The study is dedicated to Charlie Nokes, an IPP prisoner who died alone in her cell in HMP Peterborough in 2016. Charlie’s tariff was 15 months and, by the time she died, she had been in prison for eight and a half years. She was waiting to be transferred to a psychiatric hospital. You can read about Charlie Nokes here.

Sarah Smart’s interest in the area began when she met an IPP prisoner in custody through her work with Women in Prison. ‘[It] was often used as a label to explain why women were not progressing through the system: “Oh, she’s IPP.” Prison Custody Officers clearly found IPP women presented with very complex, chronic needs which were often hard to manage on the wing.
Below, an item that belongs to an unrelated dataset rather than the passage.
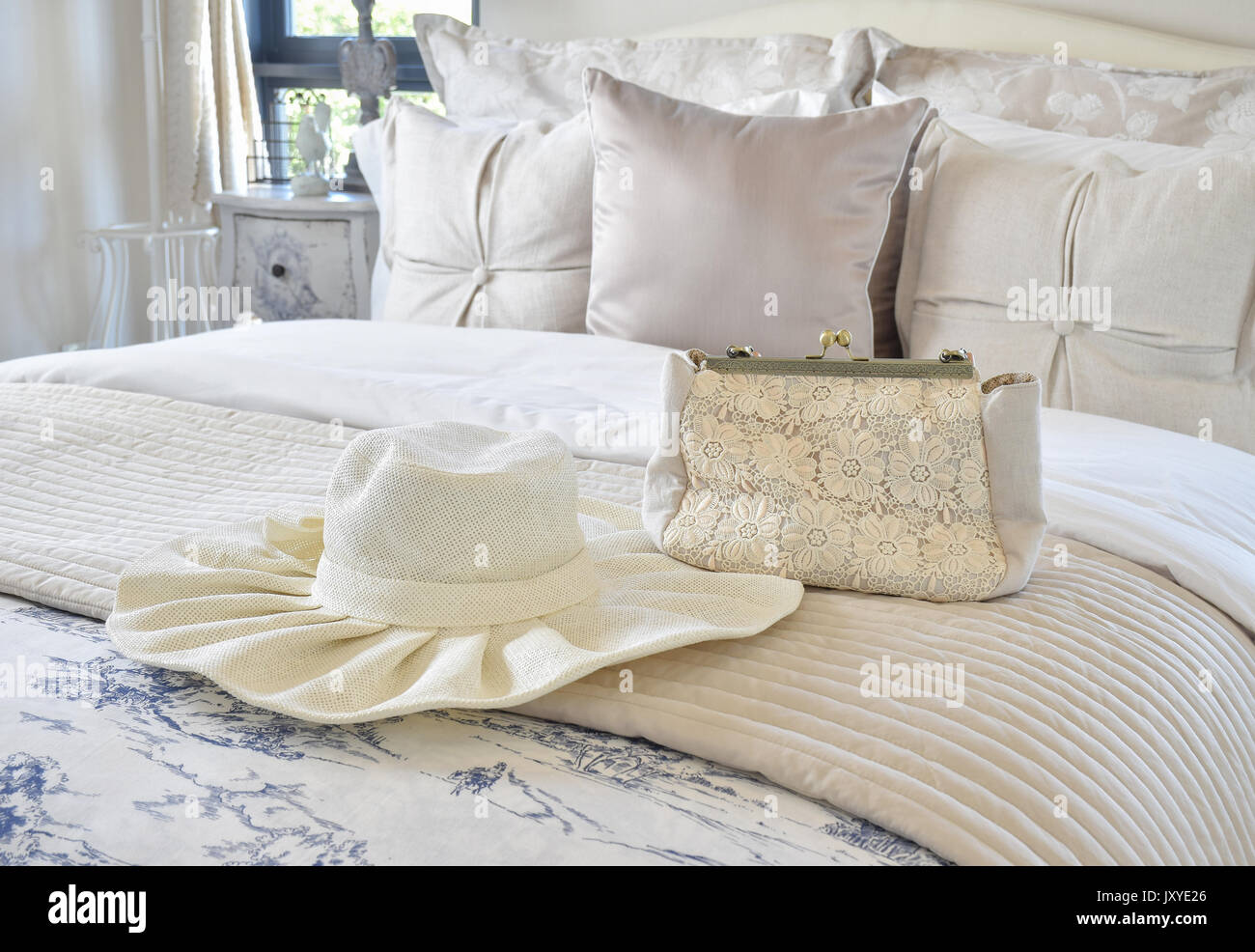 Decorative set with vintage bag and hat on bed in luxury bedroom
Offender supervisors struggled to get relevant offending behaviour needs addressed to satisfy the Parole Board about risk reduction. The mental health team simply could not meet the women’s complex therapeutic, mental health needs in the deeply untherapeutic custodial environment.’

According to the study, all of the women distinguished their tariff lengths ‘which they all judged as fair’ from the length of time they have actually spent in custody. ‘The indeterminate element of the sentence was what caused most frustration and pain and had affected their ability to progress,’ it continued. ‘There were widespread feelings of compounded anger that the sentence had been abolished, but they were still in custody, which led to a lack of confidence in the system and affected their willingness to engage.’